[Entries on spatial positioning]
-- start --

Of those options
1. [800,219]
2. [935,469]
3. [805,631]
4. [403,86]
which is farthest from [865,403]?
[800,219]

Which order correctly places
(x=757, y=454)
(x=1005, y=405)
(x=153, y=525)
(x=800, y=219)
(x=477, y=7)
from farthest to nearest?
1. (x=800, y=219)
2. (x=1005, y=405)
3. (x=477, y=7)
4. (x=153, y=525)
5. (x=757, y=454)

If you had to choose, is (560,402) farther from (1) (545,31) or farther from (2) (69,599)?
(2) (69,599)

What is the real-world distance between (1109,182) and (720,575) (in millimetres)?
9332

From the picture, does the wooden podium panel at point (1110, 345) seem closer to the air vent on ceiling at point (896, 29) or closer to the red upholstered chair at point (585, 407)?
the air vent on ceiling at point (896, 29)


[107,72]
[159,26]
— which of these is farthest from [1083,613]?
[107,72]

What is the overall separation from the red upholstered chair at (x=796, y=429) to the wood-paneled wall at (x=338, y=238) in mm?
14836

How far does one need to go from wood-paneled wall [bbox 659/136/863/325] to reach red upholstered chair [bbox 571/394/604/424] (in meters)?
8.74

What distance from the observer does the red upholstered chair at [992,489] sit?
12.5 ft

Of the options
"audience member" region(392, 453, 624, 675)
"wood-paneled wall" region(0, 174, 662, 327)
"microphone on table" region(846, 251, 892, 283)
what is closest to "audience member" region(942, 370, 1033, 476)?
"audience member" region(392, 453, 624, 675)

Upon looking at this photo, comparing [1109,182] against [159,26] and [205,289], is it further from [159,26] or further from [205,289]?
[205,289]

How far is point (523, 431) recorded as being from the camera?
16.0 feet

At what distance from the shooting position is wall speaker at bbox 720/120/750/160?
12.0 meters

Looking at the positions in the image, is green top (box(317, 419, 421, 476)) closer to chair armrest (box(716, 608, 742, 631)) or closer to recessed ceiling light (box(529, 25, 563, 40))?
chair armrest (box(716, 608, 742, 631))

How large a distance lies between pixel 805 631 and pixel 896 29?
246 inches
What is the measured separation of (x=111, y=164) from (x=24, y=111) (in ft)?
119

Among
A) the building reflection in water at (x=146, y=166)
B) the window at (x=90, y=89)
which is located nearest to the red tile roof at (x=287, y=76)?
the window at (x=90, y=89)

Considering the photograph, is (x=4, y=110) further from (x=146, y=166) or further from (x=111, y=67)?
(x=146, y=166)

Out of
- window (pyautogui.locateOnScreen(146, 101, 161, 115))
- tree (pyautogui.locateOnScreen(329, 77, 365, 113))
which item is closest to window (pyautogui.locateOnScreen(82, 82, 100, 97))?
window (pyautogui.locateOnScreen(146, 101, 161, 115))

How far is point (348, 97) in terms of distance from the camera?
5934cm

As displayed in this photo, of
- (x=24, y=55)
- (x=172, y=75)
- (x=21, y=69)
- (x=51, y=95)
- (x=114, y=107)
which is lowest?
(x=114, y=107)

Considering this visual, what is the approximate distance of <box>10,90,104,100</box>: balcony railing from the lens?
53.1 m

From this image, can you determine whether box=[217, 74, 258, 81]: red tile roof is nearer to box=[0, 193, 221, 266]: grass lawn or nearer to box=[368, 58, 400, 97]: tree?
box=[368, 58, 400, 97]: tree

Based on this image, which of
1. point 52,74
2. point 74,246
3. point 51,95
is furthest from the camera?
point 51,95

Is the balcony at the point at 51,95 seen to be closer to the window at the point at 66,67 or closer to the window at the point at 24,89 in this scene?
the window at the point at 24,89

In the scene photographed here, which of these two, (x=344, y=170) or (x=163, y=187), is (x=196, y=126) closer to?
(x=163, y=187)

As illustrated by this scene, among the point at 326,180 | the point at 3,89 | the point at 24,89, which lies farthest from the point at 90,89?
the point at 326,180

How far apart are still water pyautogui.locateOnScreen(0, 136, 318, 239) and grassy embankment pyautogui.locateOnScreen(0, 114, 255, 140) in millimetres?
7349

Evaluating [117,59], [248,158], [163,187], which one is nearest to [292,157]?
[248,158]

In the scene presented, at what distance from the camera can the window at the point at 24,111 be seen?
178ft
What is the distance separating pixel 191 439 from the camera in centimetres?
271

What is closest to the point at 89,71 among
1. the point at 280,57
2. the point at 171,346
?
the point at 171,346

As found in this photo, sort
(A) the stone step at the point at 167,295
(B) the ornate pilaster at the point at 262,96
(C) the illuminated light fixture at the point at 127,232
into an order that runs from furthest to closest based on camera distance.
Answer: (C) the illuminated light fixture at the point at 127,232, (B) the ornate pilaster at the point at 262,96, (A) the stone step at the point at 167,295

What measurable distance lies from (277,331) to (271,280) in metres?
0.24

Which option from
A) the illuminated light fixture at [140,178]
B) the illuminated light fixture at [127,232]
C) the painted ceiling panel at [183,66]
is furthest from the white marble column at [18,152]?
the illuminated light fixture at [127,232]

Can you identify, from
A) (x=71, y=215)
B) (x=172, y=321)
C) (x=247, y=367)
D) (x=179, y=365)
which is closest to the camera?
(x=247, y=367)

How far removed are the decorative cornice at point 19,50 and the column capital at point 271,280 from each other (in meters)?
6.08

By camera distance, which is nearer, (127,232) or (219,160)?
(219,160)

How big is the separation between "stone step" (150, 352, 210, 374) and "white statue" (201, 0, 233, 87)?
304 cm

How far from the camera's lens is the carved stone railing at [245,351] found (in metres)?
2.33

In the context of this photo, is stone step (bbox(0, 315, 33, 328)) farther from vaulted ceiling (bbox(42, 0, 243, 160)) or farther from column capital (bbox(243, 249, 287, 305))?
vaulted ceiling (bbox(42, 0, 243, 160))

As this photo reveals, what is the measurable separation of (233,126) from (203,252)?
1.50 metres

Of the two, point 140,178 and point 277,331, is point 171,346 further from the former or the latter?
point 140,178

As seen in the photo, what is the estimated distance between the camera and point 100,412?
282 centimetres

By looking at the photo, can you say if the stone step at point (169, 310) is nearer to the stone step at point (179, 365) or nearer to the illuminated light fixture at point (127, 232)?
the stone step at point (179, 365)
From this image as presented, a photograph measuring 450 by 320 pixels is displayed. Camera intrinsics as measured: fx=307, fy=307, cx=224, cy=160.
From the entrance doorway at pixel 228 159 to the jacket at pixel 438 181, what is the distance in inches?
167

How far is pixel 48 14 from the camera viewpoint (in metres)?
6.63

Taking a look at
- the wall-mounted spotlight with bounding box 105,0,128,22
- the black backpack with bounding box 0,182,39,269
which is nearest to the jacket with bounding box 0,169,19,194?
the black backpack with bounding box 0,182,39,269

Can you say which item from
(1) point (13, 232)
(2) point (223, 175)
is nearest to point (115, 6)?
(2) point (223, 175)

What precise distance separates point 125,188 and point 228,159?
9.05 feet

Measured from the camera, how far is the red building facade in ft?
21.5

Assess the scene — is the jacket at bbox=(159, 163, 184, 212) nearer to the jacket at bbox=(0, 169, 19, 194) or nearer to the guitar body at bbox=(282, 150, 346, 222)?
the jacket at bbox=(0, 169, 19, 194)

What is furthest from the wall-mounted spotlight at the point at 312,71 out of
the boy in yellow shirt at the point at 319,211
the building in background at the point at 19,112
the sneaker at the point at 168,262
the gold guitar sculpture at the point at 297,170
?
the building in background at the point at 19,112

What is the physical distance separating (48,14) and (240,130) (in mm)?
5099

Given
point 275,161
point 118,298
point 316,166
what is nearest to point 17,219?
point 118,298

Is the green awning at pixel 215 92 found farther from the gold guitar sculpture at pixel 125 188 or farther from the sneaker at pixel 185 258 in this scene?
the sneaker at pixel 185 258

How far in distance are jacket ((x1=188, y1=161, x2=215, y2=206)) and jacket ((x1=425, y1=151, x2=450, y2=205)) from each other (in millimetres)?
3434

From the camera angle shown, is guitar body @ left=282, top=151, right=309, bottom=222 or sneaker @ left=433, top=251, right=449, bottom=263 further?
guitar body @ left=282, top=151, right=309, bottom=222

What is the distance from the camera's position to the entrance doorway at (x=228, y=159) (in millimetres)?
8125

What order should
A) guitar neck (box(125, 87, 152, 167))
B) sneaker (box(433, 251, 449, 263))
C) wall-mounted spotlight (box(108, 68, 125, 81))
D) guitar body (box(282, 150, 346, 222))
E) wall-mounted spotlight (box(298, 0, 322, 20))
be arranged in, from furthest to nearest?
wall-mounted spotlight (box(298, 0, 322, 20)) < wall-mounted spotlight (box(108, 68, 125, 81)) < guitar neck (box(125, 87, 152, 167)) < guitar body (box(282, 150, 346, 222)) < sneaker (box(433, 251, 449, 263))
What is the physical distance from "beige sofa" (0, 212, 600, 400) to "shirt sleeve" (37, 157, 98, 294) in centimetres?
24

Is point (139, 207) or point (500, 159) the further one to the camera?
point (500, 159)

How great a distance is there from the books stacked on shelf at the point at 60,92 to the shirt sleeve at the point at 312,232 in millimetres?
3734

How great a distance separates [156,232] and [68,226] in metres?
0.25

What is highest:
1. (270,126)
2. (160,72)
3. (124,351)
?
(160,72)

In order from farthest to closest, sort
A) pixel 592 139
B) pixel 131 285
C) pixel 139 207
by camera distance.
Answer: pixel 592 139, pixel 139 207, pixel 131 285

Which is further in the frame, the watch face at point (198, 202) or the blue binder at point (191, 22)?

-- end --

Using the material above, reproduce exactly the line that contains "How great a distance is" and all lines after it through the last one, and only those.

* PROBLEM SOLUTION
How great a distance is there from the books stacked on shelf at the point at 60,92 to the shirt sleeve at the point at 312,232 in millimetres?
3734

How great a distance separates [156,232] and [68,226] in metres?
0.25

What is highest:
1. (270,126)
2. (160,72)
3. (124,351)
?
(160,72)

In order from farthest to closest, sort
A) pixel 592 139
B) pixel 131 285
C) pixel 139 207
by camera distance.
Answer: pixel 592 139, pixel 139 207, pixel 131 285

Which is further in the frame, the watch face at point (198, 202) or the blue binder at point (191, 22)?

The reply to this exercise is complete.